Operating with a third party can actually take away some risks a startup might face in the event of possible regulatory decisions. This makes it easier to run a cryptocurrency startup, since the fledgling company doesn’t have to deal with the nuts and bolts of their bitcoin/fiat transactions.


And that is a good thing, because doing so could potentially define a bitcoin-related company as a money transmitter from a regulatory standpoint.

If that were the case, it could be problematic for a startup operating with a limited amount of cash flow, since sanctions or banking-related business fees could ultimately drown any startup trying to promote decentralized virtual currencies directly.

Block chain bloat

Another problem is that with so many small transactions, the bitcoin block chain could, at some point, become unmanageable in size. Ortutay, the CoinWall proprietor, said:

“You don’t want to send a lot of tiny transactions over the network that will bloat the block chain – make it really big. That’s a problem. I think that’s a valid argument.”

Coinbase actually uses off the block transactions to process its daily bitcoin transmittals. The company then allocates them on the blockchain as much larger grouped transactions at a later point in time.

Ankur Nandwani, who runs the open-source micropayment system BitMonet, believes that developers are already working on solutions if the bitcoin blockchain does inflate to an unmanageable size. One of the ideas is called a ‘micropayments channel’, a concept that has been circulating for a long time.

“The bitcoinj library has added support for micropayments channels, which when implemented by different players in the bitcoin ecosystem, will do a lot to ease out the fears of microtransactions filling up the blockchain,” Nandwani said.

Specialized altcoins

In the future, there may be potential for a cryptocurrency that just focuses on tiny payments. Ortutay said:

“It would be nice if bitcoin just scaled to allow for lots of transactions.”

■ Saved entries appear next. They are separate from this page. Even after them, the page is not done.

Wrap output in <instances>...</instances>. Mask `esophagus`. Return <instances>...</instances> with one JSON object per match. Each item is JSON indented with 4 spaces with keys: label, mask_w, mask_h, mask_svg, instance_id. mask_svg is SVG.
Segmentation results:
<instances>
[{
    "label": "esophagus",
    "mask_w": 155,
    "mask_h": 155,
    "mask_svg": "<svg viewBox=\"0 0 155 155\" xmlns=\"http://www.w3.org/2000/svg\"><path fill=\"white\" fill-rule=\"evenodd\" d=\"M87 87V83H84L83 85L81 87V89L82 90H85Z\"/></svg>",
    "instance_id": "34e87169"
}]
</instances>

That said, there are already alternatives to bitcoin that could better serve the purpose. Litecoin, for example, is a faster transactional currency, running through blocks in 2.5 minutes as a opposed to bitcoin’s 10 minutes.

could be another alternative. It is based on litecoin and has a large fanbase – frequently being used in development and online communities as a tipping mechanism. The only problem with dogecoin might be the vast number of coins in circulation, which could at some point have a negative affect on price.

Yet with dogecoin “more people are willing to tip, and more willing to spend their coins,” said Ortutay.

Corporate currencies?

Spending money on a micro scale, whether for content or other incentive-laden uses, could be a big component of the digital world going forward. And cryptocurrencies may well play a part, whether it's bitcoin, litecoin or another as-yet-to-be developed coin that is specifically focused on microtransactions.

With that in mind, it isn't too far fetched to suggest that the incumbent players in the payment industry might realise what they are up against and, in theory, eventually develop their own form of micropayment currency in their own interests.


In fact, that’s something PayPal’s parent company has already got a patent on, an idea of using virtual ‘tokens’. Such a system could be an effective way to circulate value in a digital form other than credit cards, the incumbent form of digital payments today.

Nandwani, whose BitMonet platform also has a coinbase-integrated mobile Android SDK for in-app transactions, sees a future where the big companies will want to get into the microtransactions game. It may even be one of the motivations behind Apple’s stance against apps that can conduct bitcoin transactions, but Nandwani believes that the more competition, the better:

“I think there is nothing stopping an established player from developing its own virtual currency.”

“In fact PayPal, AmEx and Western Union, which are closed looped payments system can easily do that within their network. And I think it would be good if they do that, as more competition is always good for the ecosystem,” he said.